[TEXT BLOCK]
Tuesday, January 4, 2022

As Summer's Mask Slips and other Disruptions - Gordon B. White (2020)

Full disclosure: I have known Gordon White for about 18 years. We met in our dorm and shared many friends and acquaintances. Towards the end of our time, I heard he was pretty serious about his writing, but I had no occasion to peruse his work. Then, about six years ago, I think, he invited me to be part of his friend's writing workshop, which was conducted online via Google Hangouts. I wrote a long 2-part story about my experiences in city government that I will probably never unearth again. I was trying to find old edits from that workshop on files saved from old computers, but I cannot at the moment. However, I am relatively sure that I saw early versions of two, or maybe three stories in this volume. Those are: the story that opens the collection, "Hair Shirt Drag;" the title story; and "Birds of Passage." (Note that I am only positive on the middle one.) 

A note on genre: if anything, this review should be an exploration of the divide between so-called "speculative fiction" and so-called "literary fiction." Because I almost never read "speculative fiction." When I entered the writing workshop, I thought I might try my hand at one story in that genre, but I couldn't. Certainly, there are many inexplicable things that happen in the world that inspire awe and possibility; however, as I've gotten older and more cynical, I am less apt to believe in things such as aliens, to say nothing of witches, vampires and ghosts*. There are no aliens here; this is not science fiction. These are horror stories, but some of them are not supposed to be scary at all, but rather, wide-eyed at the mysteries of the unseen world.
[/TEXT BLOCK]
[GIVEN ENTRIES]
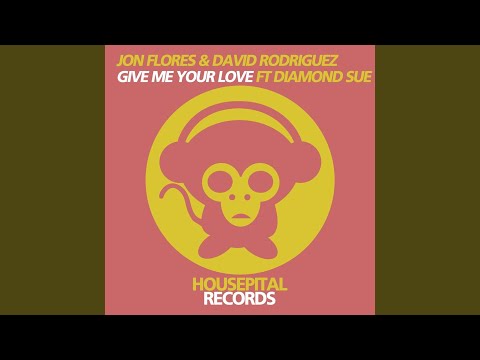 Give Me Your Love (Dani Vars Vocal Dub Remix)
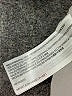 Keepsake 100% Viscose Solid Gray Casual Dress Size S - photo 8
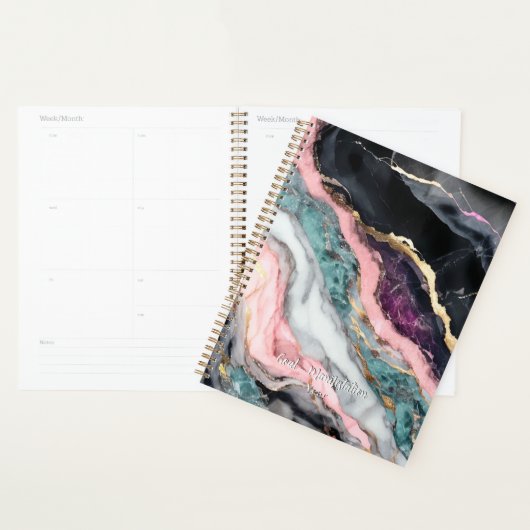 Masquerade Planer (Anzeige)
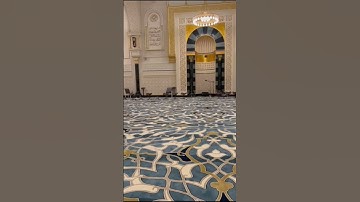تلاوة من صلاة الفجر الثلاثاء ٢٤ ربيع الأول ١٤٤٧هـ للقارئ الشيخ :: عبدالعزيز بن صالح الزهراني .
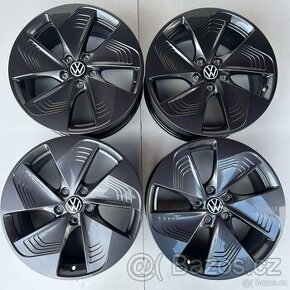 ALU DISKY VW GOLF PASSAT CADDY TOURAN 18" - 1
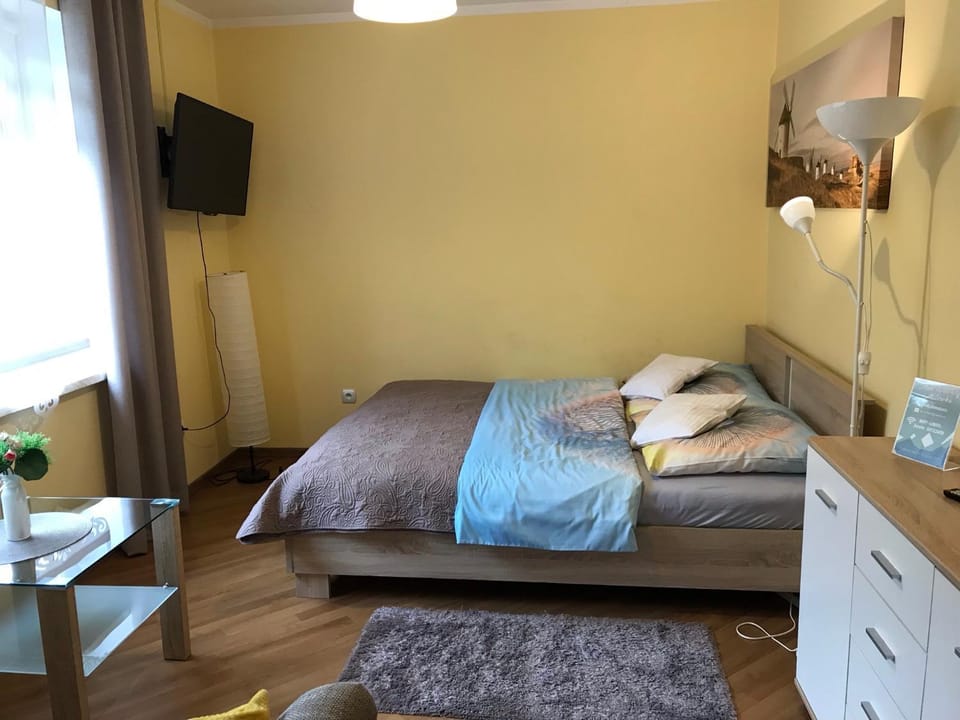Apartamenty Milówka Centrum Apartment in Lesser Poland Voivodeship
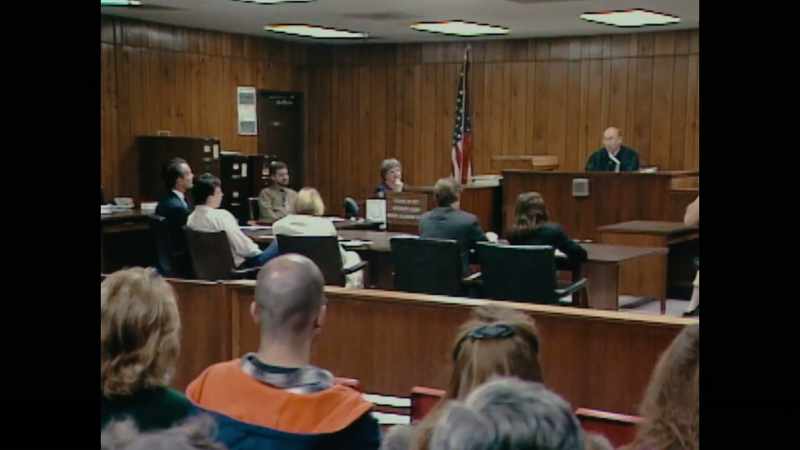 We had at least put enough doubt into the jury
[/GIVEN ENTRIES]
- **PROBLEMS AND TASKS**:
A - Answer these questions about the review of Gordon B. White's collection:
(i) For about how many years has the reviewer known Gordon White?
(ii) Of the stories the reviewer may have seen in early versions, which one is the reviewer positive about?
(iii) Which genre does the reviewer say they almost never read?
B - Extend the review of Gordon B. White's story collection, picking up after its final sentence.

- **ANSWERS TO THE TASKS**:
A -
(i) About 18 years.
(ii) The title story, "As Summer's Mask Slips."
(iii) Speculative fiction.

B -
This is put to greatest effect in the story that closes the collection, which I have to believe most people think is the best, "Birds of Passage." The story is a memory of an overnight camping trip a 10-year-old boy takes with his father, canoeing through a stream of shifting features, ending up in a sort of otherworldly place that is completely silent and subsumed totally by nature, without a shred of humanity in view. Something happens over the course of the night that changes the way both feel about the world (though it seems as though the father is not very surprised, and has experienced something similar in his past, camping in the same spot with an old friend). The story is written as a remembrance, after the father has recently passed away, and it is hard to see this as anything but an elegy. It's extremely powerful. The problem I have with "speculative fiction" is the unbelievability factor, but this piece has to be autobiographical, to one degree or another.  It's written with such a convincing sense of reality, portraying the way strange alien things can only be glimpsed for a moment, obscured by a veiling effect to dissemble the truth that there is more to the world than it seems. It is also a heartwarming story of bonding with one's father. I believe it won an award or two, and it is, if anything, the real beginning of his career as a serious writer of fiction.

Or a serious writer of speculative fiction? There is a great deal of snobbery around genre fiction, and I am well aware because I am one of those snobs. Romance novels? Please. Science-fiction? I've enjoyed it in the past, it's probably my favorite "genre," but I don't ever reach for new ones (certainly I loved H.G. Wells and Kurt Vonnegut when I was younger; but never really read Isaac Asimov or Douglas Adams, or Octavia Butler, for that matter). Mystery novels, whodunits or true crime? Just this, from another friend. Horror? Maybe when I was younger. My mom used to say that the book of The Exorcist was quite good, and that the scariest book she ever read was Ghost Story by Peter Straub. Yes, I read a fair amount of Stephen King growing up, too. But also, Scary Stories to Tell in the Dark, which probably had the biggest effect on me, and which feels closer to some of the stories in this collection (albeit less "adult," though these stories are not especially lurid or exploitative, despite often gruesome subject matter).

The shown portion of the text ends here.